A standalone carbon tariff like the FPFA differs from the general concept of a carbon border adjustment mechanism (CBAM) in that it is not linked to a corresponding domestic climate policy, such as a carbon tax or emissions trading system (ETS). For example, the European Union’s (EU) CBAM reflects the EU ETS by requiring importers to purchase and surrender emissions credits equivalent to the emissions embodied in the covered goods they import. The United States has no such carbon pricing policy at the national level.
Advocates for imposing a carbon tariff on imports, like the FPFA, argue that the United States holds a carbon advantage, or the ability to produce energy-intensive, trade exposed goods with lower emissions than foreign producers. There is some evidence to support this claim at the global level, but it is worth noting this is not true for all products or countries. Indeed, many advanced economies produce the goods covered by the FPFA with lower emissions intensity than producers in the United States.
Advocates for a carbon tariff argue the United States should capitalize on its carbon advantage by imposing tariffs on products from countries whose industries’ emissions intensity exceeds that of the United States. Senators Cassidy and Graham claim the FPFA’s proposed pollution fee would create a “level-playing field” between the United States and foreign industry, thereby protecting manufacturers in the United States, strengthening domestic industry, and creating high-paying jobs.
Resources for the Future (RFF) recently published an issue brief detailing its modeling of the FPFA’s impacts on the economy and emissions, both domestically and internationally. RFF’s modeling is particularly valuable because it is based on a dynamic approach that accounts for how a policy like the FPFA would shift trade, production, and emissions over time.
RFF’s modeling shows that the FPFA’s carbon tariffs will increase U.S. production of the covered products by raising the cost of imports. Similarly, trade flows will shift from heavily emitting countries like China and India toward those with lower emissions intensities, benefiting entities like the European Union, the United Kingdom, and Japan.

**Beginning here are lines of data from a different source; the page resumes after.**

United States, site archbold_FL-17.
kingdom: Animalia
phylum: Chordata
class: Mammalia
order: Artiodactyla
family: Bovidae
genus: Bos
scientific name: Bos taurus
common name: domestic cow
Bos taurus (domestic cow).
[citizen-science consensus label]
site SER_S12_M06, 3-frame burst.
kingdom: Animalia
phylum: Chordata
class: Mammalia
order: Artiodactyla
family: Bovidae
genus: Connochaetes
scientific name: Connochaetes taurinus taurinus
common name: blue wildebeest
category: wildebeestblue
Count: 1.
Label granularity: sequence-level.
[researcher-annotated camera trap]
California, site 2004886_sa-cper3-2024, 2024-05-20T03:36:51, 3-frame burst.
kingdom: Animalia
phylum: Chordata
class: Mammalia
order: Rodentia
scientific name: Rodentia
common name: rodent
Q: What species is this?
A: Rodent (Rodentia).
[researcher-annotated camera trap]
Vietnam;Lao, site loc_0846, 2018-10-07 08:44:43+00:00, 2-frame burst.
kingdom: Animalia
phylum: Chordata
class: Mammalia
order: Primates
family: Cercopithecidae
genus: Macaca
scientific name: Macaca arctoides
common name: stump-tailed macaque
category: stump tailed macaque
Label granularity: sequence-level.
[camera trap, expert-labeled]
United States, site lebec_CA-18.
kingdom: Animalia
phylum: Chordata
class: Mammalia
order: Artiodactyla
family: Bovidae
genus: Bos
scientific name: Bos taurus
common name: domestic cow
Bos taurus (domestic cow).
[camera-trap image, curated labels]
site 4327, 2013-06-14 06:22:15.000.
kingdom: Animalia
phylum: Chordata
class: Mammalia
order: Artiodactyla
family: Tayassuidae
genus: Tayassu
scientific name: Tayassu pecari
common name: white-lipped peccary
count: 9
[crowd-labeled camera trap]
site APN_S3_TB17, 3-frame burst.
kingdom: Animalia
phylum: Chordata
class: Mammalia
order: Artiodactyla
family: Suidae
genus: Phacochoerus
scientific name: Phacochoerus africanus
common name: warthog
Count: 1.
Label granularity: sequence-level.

Taken alone, increasing U.S. industrial output and reorienting trade towards partners producing goods with fewer emissions may be laudable. But it is essential that these benefits are not outweighed by the policy’s side-effects. The modeling shows that because the FPFA lacks any incentive for domestic producers to reduce their emissions intensity, increased domestic production of covered goods will result in increased U.S. greenhouse gas emissions. Increased U.S. emissions would largely nullify global reductions attributable to altered trade flows. Compare this to the EU CBAM: One study recently found that the EU CBAM, paired with a domestic carbon pricing policy in the form of the EU ETS, is poised to reverse carbon leakage – the shifting of emissions intensive industry from jurisdictions with strict climate policies to jurisdictions with less stringent climate policies – while also reducing global emissions by 0.54 percent.